According to Professor James Elder, co-author of a York University study published today, deep convolutional neural networks (DCNNs) don’t see objects the same way humans do, using configural shape perception, and this could be dangerous in real-world AI applications.
Deep learning models fail to capture the configural nature of human shape perception, is the title of a joint study by Nicholas Baker at Loyola College in Chicago and Elder, who holds the York Research Chair in Human and Computer Vision and is Co-Director of York’s Centre for AI & Society. Baker was a former VISTA postdoctoral fellow at York.
The study used novel visual stimuli known as “Frankensteins” in order to investigate how the human brain and DCNNs process holistic, configural object properties.
Frankensteins, according to Elder, are simply items that have been improperly disassembled and reassembled.”As a result, they have all the good things about the area, but in the wrong places.”
The researchers found that the human visual system is confused by Frankensteins, but DCNNs are not. This is because DCNNs are not sensitive to configural object properties.
According to Elder, our findings highlight the need to take into account tasks other than object recognition in order to comprehend how the brain processes visual information. “Our results explain why deep AI models fail under certain conditions.” When attempting to solve challenging recognition tasks, these deep models frequently use “shortcuts.” Although many situations could benefit from these short cuts, some of the real-world AI applications we are working on with our business and government partners could be dangerous.
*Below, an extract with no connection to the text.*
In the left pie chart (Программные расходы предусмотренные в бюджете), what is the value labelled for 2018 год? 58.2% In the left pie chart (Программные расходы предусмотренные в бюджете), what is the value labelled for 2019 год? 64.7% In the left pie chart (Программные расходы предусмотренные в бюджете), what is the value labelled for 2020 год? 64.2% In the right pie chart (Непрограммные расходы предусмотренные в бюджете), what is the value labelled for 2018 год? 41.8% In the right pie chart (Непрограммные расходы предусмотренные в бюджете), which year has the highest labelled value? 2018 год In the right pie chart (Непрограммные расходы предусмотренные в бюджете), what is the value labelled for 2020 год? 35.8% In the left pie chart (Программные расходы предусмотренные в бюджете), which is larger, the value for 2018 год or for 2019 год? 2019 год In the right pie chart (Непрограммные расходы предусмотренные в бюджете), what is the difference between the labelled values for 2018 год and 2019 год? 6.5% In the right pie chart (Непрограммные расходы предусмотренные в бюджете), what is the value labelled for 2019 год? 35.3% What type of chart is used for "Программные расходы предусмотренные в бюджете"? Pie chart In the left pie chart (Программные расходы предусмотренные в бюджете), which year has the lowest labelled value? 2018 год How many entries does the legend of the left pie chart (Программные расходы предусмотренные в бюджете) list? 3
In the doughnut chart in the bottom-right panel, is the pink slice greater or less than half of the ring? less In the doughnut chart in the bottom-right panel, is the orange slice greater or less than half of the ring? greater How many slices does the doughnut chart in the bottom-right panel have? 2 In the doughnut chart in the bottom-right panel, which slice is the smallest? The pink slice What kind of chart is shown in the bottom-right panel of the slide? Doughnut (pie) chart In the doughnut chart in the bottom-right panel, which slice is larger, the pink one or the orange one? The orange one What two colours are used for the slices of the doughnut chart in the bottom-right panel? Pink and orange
Elder makes a point.
Traffic video safety systems are one such application. According to Elder, “the objects in a busy traffic scene—the vehicles, bicycles, and pedestrians—obstruct each other and arrive at the eye of a driver as a jumble of disconnected fragments.” “To determine the appropriate categories and locations of the objects, the brain must correctly group those fragments. This task will be impossible for an AI traffic safety monitoring system that can only understand the fragments individually, possibly misinterpreting risks to vulnerable road users. ”
The researchers found that attempts to improve networks’ training and architecture in order to make them more brain-like did not result in configural processing, and none of the networks could successfully predict trial-by-trial human object judgments. Elder says, “We think that networks need to be trained to solve a wider range of object tasks than just recognizing categories if they are to match human configural sensitivity.”